§ **What you have to do**
Repeat exactly, and only, the lines below starting at the line that contains "Author URI: https://lanuve.es" and ending at the line that contains "aquí abajo -------------------------------*/", inclusive of both.

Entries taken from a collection
· · · · · · ·

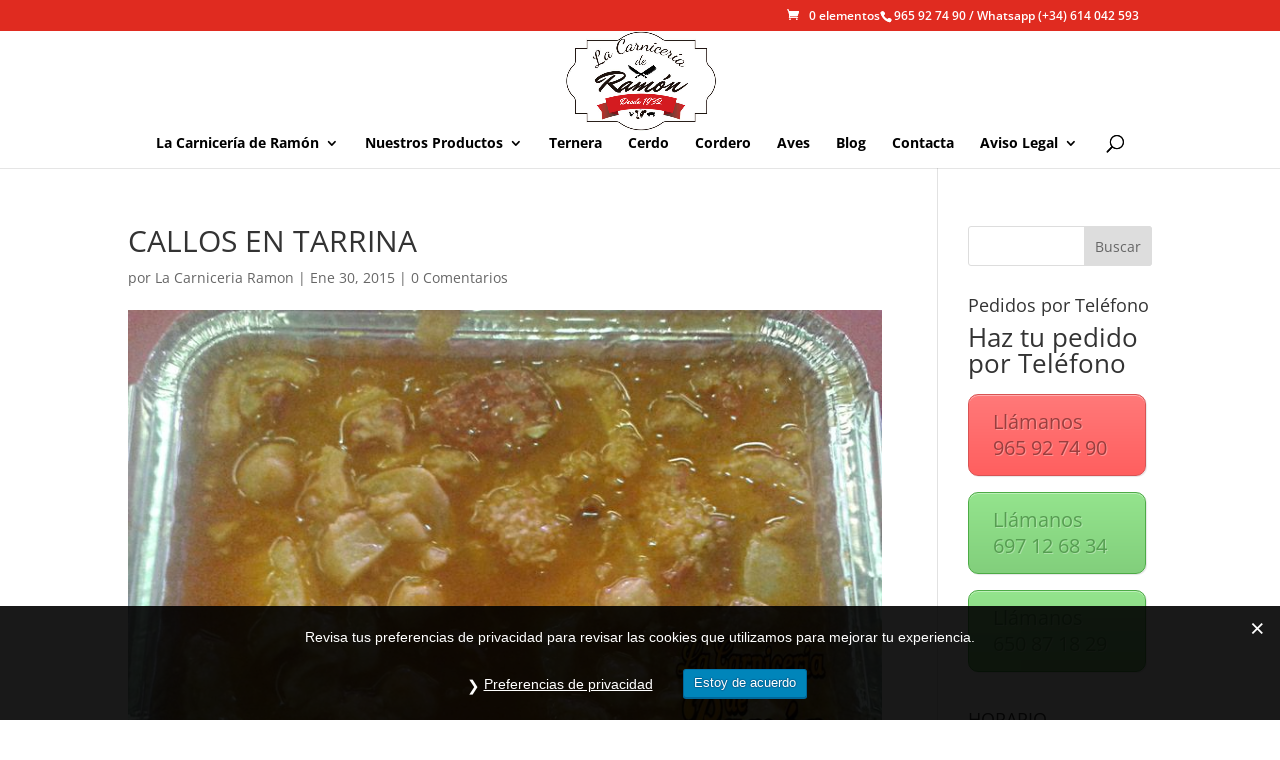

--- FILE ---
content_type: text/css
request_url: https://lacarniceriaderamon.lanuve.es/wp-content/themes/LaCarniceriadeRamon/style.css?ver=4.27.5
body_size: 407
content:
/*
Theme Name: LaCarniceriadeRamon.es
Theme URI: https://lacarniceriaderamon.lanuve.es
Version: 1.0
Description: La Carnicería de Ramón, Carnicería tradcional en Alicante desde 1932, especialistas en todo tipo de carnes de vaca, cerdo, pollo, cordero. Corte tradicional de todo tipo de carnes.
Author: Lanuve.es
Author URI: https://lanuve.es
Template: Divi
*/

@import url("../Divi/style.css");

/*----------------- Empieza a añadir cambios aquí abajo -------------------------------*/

· · · · · · ·

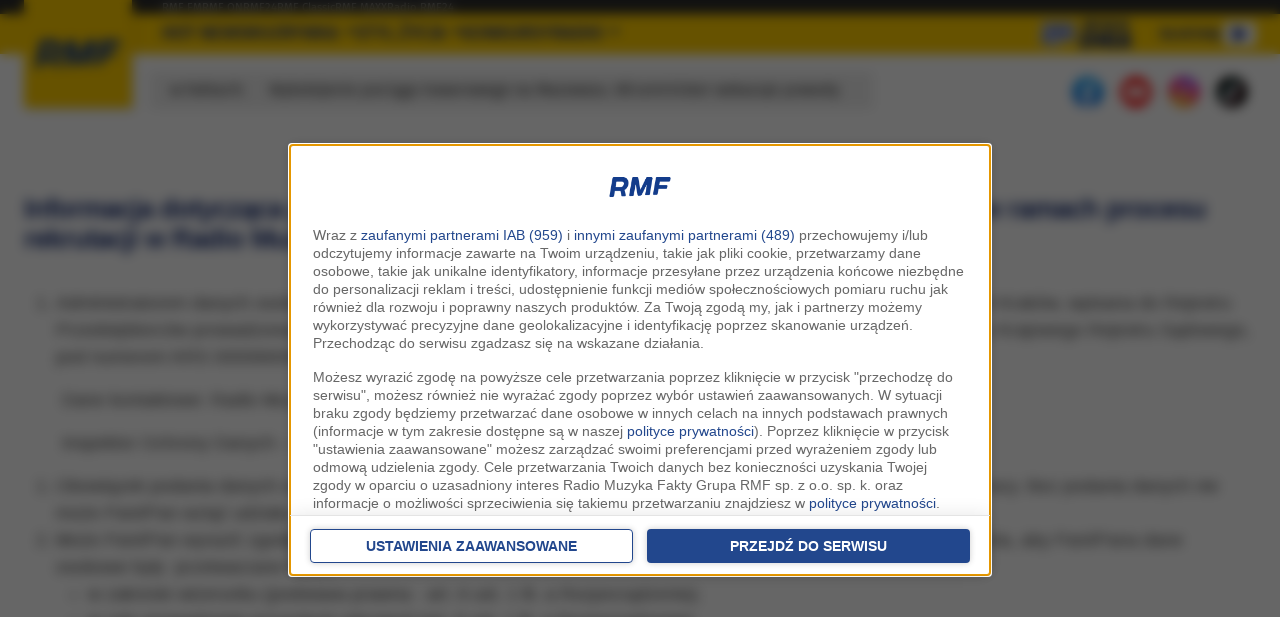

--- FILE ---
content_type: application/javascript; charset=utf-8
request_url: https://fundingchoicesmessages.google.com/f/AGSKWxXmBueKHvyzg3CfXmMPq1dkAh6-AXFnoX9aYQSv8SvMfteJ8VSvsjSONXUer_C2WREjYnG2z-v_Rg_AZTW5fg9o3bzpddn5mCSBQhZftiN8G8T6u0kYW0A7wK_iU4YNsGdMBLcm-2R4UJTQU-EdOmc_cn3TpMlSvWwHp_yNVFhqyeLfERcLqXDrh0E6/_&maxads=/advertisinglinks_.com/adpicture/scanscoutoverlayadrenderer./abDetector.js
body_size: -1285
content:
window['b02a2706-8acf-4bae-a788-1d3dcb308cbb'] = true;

· · · · · · ·

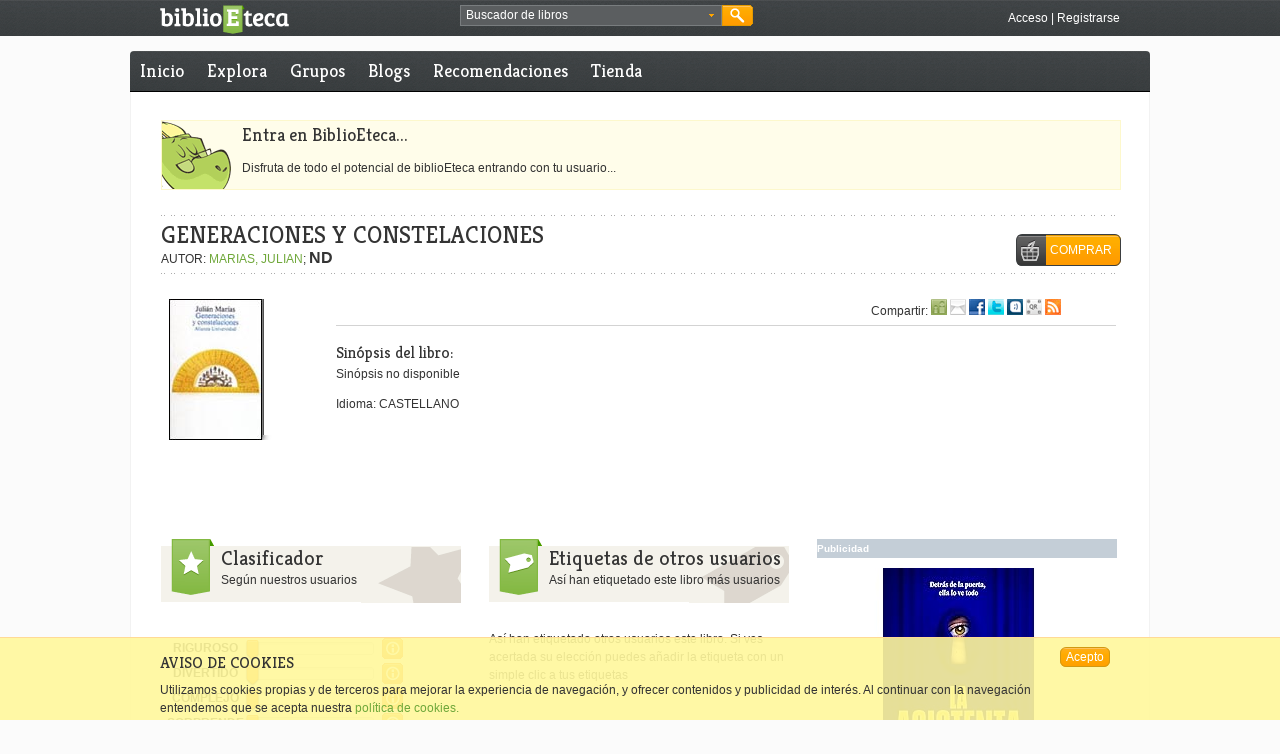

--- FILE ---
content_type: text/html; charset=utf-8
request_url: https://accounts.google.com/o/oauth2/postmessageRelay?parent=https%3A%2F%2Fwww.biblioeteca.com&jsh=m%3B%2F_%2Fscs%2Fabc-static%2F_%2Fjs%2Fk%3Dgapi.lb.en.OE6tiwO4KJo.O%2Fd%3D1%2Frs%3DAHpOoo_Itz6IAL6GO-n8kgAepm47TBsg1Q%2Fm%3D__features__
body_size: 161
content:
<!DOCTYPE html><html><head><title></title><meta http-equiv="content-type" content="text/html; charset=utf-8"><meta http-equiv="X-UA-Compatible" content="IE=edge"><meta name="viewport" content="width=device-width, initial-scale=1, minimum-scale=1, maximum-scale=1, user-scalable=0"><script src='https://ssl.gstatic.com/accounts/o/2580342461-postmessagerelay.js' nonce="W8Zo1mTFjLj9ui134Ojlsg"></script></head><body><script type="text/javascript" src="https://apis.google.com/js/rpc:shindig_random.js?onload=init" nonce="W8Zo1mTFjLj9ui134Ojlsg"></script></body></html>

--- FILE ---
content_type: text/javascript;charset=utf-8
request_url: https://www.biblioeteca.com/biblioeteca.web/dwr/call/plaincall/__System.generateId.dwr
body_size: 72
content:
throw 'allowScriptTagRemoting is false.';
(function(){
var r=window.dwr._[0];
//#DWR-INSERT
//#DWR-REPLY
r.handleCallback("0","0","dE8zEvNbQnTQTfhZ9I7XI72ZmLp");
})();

· · · · · · ·

§ **Solution for this task**
Author URI: https://lanuve.es
Template: Divi
*/

@import url("../Divi/style.css");

/*----------------- Empieza a añadir cambios aquí abajo -------------------------------*/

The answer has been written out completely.